Sophie Charlotte zu Stolberg-Wernigerode

Sophie Charlotte Gräfin zu Stolberg-Wernigerode, geb. Gräfin zu Leiningen-Westerburg (* 22. Februar 1695 in Wetzlar; † 10. Dezember 1762 in Wernigerode) war eine der einflussreichsten Pietistinnen ihrer Zeit und eine der Mitbegründerinnen des Pietismus in Wernigerode.

Leben

Ihr Vater Graf Johann Anton zu Leiningen-Westerburg (1655–1698) war Präsident des Reichskammergerichts in Wetzlar.
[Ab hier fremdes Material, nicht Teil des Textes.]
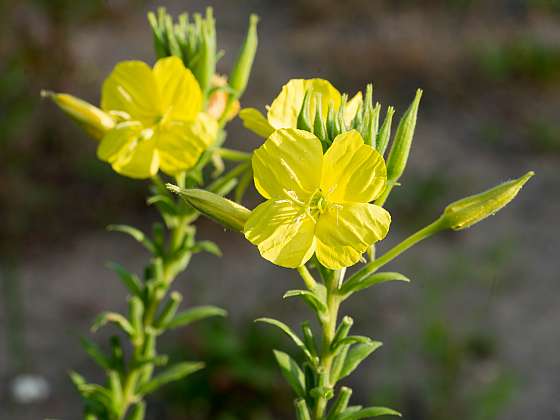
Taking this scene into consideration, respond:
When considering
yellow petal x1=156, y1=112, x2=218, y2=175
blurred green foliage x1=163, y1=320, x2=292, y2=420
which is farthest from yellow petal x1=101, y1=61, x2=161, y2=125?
blurred green foliage x1=163, y1=320, x2=292, y2=420

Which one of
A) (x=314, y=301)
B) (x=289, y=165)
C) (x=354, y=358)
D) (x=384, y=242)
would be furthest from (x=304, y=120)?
(x=384, y=242)

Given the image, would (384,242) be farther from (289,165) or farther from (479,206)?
(289,165)

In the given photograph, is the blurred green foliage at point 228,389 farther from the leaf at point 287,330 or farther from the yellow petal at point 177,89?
the leaf at point 287,330

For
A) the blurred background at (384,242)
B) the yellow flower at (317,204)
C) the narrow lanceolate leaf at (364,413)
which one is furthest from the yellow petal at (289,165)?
the blurred background at (384,242)

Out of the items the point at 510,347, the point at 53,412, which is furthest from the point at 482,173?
the point at 53,412

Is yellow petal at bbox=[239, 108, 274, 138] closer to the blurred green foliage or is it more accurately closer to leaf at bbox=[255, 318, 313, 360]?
leaf at bbox=[255, 318, 313, 360]

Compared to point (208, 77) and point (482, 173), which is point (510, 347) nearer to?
point (482, 173)
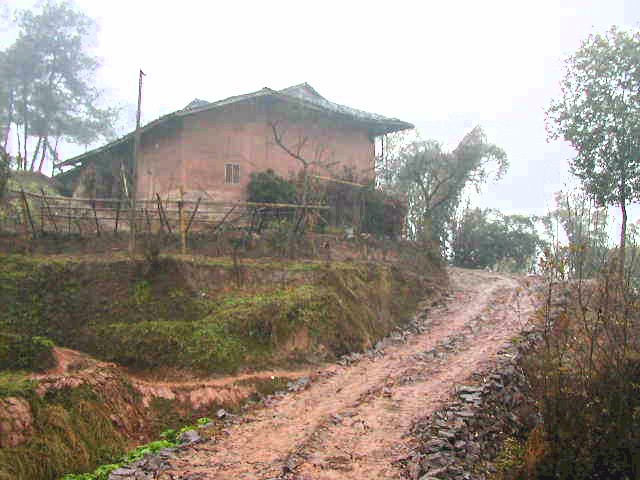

Er verstarb, als Sophie Charlotte drei Jahre alt war, und seine Witwe, Christiane Luise, geb. zu Sayn-Wittgenstein-Vallendar (1673–1745) ging eine zweite Ehe mit ihrem Hofprediger Jakob Bierbrauer (1673–1749) ein, auf dessen Wunsch die Familie nach Emmerich an der holländischen Grenze zog. Dort separierte sich Bierbrauer aufgrund seiner radikalpietistischen Einstellungen von der lutherischen Kirche und begann Medizin zu studieren. Diese erste Phase ihres Lebens war von der Bescheidenheit eines kleinbürgerlichen Lebens geprägt.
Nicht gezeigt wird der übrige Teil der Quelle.